BRÉSIL - Le Brésil a besoin de découvrir l’Amazonie

Frei Betto

mardi 1er mai 2007, mis en ligne par Dial

Toutes les versions de cet article : [français] [Português do Brasil]

L’Amazonie couvre 5% de la surface terrestre et abrite 20% des réserves mondiales d’eau douce. On y trouve 30% de la biodiversité mondiale. Autant de raisons – et la liste pourrait être allongée facilement – d’être inquiet pour son avenir lorsque, comme Frei Betto, on est informé des destructions et pillages qui s’y déroulent. La richesse unique de ce territoire est aussi son pire ennemi, car elle attire toutes les convoitises [1]. Cet article, publié dans Adital le 2 mars 2007, cherche à tirer la sonnette d’alarme. Sa traduction française était une suite logique à l’effort de l’auteur.


En février, au cours d’un déjeuner à Rio avec le président équatorien Correa, un important entrepreneur brésilien qui investit en Amazonie, m’a dit avoir vu, à plusieurs reprises, deux yachts de Bill Gates, équipés d’une plate-forme pour hélicoptères, naviguant sur l’Amazone. Le fondateur de Microsoft ne fait rien sans raison. L’Amazonie qui occupe 59% du territoire brésilien suscite la convoitise des étrangers. Quand fera-t-elle l’objet d’un engagement du gouvernement brésilien ?

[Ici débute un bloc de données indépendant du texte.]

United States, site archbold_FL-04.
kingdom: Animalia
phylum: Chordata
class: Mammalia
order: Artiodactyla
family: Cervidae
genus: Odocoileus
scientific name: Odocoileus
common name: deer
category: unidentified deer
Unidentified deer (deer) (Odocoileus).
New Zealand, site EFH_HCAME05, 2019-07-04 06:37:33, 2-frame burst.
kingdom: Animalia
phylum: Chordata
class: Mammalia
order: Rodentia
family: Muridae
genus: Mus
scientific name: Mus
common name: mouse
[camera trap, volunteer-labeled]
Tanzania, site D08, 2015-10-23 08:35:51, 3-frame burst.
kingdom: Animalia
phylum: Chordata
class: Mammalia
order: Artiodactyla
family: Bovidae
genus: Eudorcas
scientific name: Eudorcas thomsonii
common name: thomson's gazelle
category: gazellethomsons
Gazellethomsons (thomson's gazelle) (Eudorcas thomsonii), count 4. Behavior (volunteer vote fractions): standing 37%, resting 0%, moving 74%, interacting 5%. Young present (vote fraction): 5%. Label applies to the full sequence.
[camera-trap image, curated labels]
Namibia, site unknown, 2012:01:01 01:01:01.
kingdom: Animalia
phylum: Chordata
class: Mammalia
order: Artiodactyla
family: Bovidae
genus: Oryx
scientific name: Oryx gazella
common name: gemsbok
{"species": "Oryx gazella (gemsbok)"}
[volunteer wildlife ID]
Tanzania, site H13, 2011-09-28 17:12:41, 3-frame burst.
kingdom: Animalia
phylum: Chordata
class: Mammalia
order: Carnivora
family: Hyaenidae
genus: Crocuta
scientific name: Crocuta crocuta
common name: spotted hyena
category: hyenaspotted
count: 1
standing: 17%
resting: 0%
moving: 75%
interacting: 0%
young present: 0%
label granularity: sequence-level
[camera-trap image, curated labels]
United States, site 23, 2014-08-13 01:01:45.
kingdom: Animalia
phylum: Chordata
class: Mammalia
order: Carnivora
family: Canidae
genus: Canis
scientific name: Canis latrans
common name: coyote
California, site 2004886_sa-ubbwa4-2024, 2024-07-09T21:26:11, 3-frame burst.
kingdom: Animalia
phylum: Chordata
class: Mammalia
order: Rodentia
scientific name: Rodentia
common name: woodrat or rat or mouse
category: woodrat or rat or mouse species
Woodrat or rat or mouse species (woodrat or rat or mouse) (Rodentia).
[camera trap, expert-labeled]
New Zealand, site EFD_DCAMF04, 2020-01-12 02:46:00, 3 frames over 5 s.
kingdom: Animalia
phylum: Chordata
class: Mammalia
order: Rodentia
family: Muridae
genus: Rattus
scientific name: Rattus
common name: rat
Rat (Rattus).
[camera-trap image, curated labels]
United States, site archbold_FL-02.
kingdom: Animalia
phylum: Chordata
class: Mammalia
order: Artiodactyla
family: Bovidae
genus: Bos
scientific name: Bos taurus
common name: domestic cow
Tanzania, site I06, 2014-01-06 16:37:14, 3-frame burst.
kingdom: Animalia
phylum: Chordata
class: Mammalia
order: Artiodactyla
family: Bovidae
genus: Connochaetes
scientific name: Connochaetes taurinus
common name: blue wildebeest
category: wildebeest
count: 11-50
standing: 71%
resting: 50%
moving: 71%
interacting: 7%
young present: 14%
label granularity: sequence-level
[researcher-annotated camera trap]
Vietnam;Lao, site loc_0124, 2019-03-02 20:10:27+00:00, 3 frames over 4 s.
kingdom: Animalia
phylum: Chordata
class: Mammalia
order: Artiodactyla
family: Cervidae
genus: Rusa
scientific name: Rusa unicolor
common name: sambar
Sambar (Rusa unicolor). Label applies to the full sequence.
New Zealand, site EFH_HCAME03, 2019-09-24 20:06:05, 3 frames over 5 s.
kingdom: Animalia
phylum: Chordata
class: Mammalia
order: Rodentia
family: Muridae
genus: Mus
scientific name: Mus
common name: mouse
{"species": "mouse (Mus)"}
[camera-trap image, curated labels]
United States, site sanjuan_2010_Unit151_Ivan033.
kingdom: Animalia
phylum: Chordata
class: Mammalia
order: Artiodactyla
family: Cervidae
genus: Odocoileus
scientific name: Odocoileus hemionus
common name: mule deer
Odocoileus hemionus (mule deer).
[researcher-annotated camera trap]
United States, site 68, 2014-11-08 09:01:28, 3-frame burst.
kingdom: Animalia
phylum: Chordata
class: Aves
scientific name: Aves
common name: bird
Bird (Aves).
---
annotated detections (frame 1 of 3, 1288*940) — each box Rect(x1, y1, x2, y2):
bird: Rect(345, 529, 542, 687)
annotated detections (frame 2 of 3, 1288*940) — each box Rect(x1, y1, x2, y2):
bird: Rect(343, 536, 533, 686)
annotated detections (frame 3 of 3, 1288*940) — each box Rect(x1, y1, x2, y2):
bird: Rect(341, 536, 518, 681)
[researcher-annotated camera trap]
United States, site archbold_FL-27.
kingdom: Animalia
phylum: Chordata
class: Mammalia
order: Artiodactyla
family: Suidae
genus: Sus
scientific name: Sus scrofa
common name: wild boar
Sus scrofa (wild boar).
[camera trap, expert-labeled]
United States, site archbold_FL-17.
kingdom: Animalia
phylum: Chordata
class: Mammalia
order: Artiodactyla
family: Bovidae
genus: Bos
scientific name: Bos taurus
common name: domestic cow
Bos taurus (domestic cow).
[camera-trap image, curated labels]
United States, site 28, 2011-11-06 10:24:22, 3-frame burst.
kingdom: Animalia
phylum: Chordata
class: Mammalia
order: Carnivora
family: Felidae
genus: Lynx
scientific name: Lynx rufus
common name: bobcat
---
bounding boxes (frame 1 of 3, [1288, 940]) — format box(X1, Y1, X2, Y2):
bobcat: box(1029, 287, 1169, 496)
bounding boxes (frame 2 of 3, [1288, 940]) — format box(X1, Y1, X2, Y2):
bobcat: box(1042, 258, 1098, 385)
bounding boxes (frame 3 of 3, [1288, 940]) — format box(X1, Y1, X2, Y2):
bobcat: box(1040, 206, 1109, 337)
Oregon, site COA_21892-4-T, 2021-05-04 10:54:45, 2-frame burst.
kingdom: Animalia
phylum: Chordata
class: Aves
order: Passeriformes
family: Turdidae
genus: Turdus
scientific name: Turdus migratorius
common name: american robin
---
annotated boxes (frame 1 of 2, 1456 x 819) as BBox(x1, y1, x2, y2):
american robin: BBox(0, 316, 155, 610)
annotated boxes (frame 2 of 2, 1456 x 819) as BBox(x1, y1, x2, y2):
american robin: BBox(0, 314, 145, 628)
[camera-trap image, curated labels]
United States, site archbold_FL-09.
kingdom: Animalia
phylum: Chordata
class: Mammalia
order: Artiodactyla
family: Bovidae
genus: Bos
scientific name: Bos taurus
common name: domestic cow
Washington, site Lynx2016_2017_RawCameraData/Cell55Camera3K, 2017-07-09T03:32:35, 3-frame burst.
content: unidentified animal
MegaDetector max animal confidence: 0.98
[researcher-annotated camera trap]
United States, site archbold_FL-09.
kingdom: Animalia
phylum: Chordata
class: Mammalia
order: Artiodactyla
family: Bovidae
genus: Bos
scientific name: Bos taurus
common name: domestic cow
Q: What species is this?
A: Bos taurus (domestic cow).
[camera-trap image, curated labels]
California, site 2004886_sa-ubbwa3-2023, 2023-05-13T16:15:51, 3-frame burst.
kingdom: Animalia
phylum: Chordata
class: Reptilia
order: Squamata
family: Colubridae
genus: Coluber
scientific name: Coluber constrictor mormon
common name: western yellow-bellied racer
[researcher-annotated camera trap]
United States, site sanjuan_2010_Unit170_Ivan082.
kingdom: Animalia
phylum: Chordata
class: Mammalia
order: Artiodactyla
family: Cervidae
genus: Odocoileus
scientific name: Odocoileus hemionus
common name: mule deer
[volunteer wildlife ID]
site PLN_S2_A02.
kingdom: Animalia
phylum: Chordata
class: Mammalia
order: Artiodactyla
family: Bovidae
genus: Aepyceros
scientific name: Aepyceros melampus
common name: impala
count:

Cette année, le thème de la Campagne de fraternité de l’Église catholique est l’Amazonie. Les évêques attirent l’attention, à juste titre : « il existe encore beaucoup de désinformation et d’idées préconçues au sujet des peuples et du monde de l’Amazonie. Il faut dépasser l’idée toute faite selon laquelle seul est civilisé le peuple qui vit dans et par le commerce et qui pense comme le veulent les plus forts et les plus riches qui sont aussi les maîtres sans scrupule des moyens de communication. Les peuples d’Amazonie ne sont pas des sauvages attardés et ignorants. Percevoir le sens historique et symbolique de l’Amazonie peut nous amener à découvrir, en lien avec ces peuples, une vision plus humaine et généreuse de la vie » (Document de la Campagne de fraternité, p.12).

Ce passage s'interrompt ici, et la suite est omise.